Editorial

No invertir en sufrimiento

No es un comportamiento normal disfrutar sufriendo o haciendo sufrir, pero es más abundante de lo que parece (entre un 2% - 4% de la población). Hay personas que sufren y hacen sufrir. Pero ¿qué es el sufrimiento? Lo podríamos definir como la percepción de un mal en diversos órdenes: biosomático, psicológico, social, espiritual (crisis global de sentido) (Sufro por mi dolor de cabeza, a causa de la herida que tengo, por la indiferencia de los que me rodean, por el abandono de Dios...). El sufrimiento es intransferible.

 

Resulta esencial la consideración de Eric Cassell que nos trasmite un mensaje capital: "Los que sufren, no son los cuerpos; son las personas". Y es cuanto en San Juan de Dios nos importa, considerar la centralidad de la persona y su dignidad.

 

La poesía ha sabido expresar bien el dolor-sufrimiento. Guadalupe Amor lo expresa en este breve poema: Noches con ojos abiertos,/ noches de vuelos terribles,/ congoja y ansia indecibles/ sueños en sombra/ despiertos./ Desbordados mis latidos,/ mis pasiones desbordadas,/ mis ansias, ¡ay!,/ no colmadas,/ casi muertos mis sentidos./ Todo en la noche girando,/ filtrándose por mi alma./ Ya clamo por tener calma:/ ¡Mi Dios, mi Dios, hasta/ cuándo!

 

En su Ofertorio, Amado Nervo vuelca sus sentimientos de duelo por la pérdida del ser querido: Dios mío, yo te ofrezco mi/ dolor;/ ¡Es todo lo que puedo ya/ ofrecerte!/ Tú me diste un amor, un/ solo amor,/ ¡un gran amor! Me lo robó/ la muerte.../ y no me queda más que mi/ dolor. / Acéptalo, Señor:/ ¡Es todo lo que puedo ya/ ofrecerte!

 

Se nos ha enseñado desde nuestra infancia aquello de “hacer el bien con el sufrimiento y hacer al bien al que sufre”. Despojando la expresión de cierto tinte de sadismo, lo consideramos como un aspecto positivo en relación con la enfermedad.

 

Ahora bien, existe un desacuerdo radical respecto a la capacidad humanizadora del dolor y el sufrimiento. Pero también hay personas que abogamos por las posibilidades de humanizar el dolor y el sufrimiento, siempre y cuando ambos resulten inevitables.

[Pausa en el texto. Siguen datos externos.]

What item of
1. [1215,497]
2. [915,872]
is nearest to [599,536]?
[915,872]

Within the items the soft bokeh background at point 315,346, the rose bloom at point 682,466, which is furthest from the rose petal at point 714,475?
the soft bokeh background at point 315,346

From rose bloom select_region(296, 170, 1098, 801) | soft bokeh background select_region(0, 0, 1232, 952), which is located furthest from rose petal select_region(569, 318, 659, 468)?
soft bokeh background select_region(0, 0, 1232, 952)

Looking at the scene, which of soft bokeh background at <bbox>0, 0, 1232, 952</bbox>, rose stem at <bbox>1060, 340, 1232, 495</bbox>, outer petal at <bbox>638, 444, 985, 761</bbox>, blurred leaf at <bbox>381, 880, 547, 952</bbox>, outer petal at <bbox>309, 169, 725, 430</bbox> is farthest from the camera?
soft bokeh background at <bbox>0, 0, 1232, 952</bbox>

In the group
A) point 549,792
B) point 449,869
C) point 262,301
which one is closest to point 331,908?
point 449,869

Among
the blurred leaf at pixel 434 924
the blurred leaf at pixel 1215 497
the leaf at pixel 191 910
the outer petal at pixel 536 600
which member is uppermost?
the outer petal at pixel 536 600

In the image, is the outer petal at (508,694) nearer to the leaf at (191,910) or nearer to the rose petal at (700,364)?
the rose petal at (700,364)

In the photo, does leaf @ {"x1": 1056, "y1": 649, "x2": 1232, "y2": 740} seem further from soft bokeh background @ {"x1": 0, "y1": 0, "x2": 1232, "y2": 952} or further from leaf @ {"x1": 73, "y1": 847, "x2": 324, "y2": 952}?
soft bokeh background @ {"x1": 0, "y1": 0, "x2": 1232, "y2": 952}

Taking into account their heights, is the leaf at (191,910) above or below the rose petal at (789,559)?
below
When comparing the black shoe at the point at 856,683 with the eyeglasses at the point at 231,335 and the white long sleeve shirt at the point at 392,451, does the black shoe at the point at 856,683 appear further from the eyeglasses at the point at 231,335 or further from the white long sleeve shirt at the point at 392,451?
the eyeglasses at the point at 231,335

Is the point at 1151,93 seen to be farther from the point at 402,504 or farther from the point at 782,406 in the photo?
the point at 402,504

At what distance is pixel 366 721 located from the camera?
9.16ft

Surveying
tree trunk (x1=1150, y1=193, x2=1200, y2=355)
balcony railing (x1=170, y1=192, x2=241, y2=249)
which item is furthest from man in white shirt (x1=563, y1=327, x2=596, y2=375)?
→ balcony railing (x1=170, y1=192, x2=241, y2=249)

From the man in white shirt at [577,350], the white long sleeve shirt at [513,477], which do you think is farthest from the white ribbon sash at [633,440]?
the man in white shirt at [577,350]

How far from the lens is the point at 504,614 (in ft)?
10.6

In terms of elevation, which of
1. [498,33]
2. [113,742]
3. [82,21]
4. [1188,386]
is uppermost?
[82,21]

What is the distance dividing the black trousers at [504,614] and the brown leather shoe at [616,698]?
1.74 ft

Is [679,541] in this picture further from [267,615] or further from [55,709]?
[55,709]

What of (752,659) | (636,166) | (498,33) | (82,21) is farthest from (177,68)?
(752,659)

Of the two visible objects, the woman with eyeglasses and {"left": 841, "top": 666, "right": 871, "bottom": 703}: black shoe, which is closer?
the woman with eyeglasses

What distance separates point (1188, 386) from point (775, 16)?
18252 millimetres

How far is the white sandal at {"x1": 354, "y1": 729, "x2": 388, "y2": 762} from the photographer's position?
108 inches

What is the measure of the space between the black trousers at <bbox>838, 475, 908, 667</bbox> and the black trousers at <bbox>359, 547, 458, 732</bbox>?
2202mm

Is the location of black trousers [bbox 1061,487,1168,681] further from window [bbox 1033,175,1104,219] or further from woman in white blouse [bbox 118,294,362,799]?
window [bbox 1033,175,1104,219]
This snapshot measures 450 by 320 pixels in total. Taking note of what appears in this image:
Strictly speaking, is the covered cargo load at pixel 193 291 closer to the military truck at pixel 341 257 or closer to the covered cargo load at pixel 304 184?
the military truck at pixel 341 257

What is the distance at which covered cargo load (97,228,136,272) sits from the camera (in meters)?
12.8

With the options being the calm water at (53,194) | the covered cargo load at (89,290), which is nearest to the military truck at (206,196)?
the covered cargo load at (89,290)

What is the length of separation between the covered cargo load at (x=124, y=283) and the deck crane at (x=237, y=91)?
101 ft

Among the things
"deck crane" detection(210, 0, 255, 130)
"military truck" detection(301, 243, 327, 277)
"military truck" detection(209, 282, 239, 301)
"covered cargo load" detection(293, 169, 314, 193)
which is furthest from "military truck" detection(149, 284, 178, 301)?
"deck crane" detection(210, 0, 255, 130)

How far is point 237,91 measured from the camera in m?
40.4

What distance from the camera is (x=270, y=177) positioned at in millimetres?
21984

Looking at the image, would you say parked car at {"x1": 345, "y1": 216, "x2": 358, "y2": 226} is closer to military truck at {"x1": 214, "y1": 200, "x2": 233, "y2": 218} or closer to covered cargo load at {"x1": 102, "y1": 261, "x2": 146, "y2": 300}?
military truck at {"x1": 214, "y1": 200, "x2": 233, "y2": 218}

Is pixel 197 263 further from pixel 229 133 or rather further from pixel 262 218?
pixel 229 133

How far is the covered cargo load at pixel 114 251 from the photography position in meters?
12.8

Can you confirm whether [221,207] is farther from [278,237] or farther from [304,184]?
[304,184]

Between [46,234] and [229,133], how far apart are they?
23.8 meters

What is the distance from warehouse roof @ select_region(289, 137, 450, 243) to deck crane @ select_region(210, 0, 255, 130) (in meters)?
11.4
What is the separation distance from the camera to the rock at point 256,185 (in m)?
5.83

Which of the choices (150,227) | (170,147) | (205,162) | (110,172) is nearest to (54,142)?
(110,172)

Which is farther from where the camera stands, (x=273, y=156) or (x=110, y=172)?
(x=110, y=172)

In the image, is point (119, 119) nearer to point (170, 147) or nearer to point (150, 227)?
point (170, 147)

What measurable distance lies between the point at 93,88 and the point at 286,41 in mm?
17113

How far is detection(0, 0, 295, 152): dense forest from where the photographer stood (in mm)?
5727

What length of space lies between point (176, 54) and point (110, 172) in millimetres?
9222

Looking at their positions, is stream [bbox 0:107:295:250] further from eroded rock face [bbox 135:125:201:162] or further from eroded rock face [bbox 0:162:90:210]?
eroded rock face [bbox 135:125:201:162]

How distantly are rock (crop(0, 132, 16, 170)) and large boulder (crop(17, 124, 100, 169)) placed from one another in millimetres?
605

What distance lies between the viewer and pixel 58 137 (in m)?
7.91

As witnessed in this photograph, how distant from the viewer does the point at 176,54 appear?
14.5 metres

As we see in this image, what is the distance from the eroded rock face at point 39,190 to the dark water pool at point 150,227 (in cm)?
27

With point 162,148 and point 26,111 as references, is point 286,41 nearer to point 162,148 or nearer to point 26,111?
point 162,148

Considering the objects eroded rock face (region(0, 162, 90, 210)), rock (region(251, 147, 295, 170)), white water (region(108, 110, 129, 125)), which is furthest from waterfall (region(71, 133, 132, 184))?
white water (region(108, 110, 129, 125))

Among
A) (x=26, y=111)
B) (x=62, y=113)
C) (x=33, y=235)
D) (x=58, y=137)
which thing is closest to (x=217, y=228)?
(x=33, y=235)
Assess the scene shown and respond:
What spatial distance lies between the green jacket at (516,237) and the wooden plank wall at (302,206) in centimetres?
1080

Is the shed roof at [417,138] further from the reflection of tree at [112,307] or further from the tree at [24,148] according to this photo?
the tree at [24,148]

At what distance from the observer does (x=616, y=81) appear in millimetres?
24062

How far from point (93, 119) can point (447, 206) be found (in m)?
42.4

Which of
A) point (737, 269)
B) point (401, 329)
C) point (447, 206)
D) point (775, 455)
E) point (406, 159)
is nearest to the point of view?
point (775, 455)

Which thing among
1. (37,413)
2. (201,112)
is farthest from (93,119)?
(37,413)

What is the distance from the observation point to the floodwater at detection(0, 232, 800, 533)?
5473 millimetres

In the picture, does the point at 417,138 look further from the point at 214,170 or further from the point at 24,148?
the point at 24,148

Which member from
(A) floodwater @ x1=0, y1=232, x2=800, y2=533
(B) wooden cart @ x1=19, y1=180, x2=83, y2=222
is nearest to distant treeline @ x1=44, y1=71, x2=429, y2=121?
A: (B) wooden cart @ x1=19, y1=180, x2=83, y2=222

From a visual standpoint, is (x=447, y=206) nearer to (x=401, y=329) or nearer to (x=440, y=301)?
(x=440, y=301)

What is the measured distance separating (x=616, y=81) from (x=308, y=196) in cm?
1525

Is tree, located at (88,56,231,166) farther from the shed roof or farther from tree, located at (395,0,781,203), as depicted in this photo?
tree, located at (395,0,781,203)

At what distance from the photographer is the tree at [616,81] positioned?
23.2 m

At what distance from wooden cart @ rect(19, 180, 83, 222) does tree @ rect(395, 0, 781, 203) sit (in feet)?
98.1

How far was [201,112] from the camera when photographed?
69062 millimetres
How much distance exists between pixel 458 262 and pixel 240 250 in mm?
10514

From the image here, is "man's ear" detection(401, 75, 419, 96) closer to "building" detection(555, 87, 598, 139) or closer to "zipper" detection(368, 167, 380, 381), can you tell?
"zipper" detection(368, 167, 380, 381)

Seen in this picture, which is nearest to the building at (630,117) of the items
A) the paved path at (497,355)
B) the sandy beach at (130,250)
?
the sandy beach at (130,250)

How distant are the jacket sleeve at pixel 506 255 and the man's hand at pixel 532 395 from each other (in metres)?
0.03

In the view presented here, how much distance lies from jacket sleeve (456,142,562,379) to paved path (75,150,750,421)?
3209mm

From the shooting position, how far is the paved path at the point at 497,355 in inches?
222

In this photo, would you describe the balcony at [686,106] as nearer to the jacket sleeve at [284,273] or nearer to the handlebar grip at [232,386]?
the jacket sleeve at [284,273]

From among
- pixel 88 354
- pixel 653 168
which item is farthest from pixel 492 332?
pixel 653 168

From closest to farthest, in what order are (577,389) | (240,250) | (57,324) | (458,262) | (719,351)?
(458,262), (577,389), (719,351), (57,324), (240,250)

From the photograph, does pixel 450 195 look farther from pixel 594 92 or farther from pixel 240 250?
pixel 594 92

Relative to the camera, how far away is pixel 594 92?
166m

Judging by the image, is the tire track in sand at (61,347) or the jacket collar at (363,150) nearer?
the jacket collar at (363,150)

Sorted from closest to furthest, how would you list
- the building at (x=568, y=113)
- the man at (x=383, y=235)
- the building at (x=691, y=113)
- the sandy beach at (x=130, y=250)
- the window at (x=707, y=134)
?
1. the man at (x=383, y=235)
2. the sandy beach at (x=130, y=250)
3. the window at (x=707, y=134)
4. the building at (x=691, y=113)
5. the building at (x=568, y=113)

Y ahí se puede encontrar la labor que persigue la humanización del dolor y el sufrimiento en el mundo sanitario, desde una pastoral integrada dentro de los equipos asistenciales y terapéuticos.

 

Por lo tanto es posible todavía: el alivio, como antídoto del dolor; el consuelo, como acicate y vehículo del sufrimiento; y la comprensión poética y sapiencial del dolor: la comprensión pastoral del dolor y del sufrimiento (Cf. Jesús Conde, Dolentium Hominum nº. 63-2006).

 

Sufrir por sufrir es un sinsentido; nuestro reto como profesionales de la salud es evitar todo dolor-sufrimiento; y así lo hacemos en las actuaciones de San Juan de Dios desde las escuelas de enfermería y formación profesional, sus hospitales, centros de acogida, residencias de mayores, terapias con personas diversas y con alguna limitación somática o psicológica, cuidados paliativos…

 

En la aproximación al hombre, cuanto nos inquieta e intentamos resolver cada día es, el acompañamiento ante el sufrimiento ocasionado por el vacío existencial, que tanto abunda en nuestra sociedad líquida, en la que los valores los estamos desperdiciando.

 

Queremos aliviar el sufrimiento y facilitar el camino hacia la serenidad, aprendiendo no sólo a explorar a los seres humanos como personas, sino también ayudarles, en lo posible, a adquirir control sobre la situación en que se encuentran (Cf. Ramón Bayés). Desde San Juan de Dios, aportamos unos granos de arena.

 

La humanización sin técnica, no es humanización. Pero habremos de poner la técnica al servicio y en beneficio del hombre. Como reto, en San Juan de Dios, procuramos humanizar desde la hospitalidad que es nuestro sello distintivo.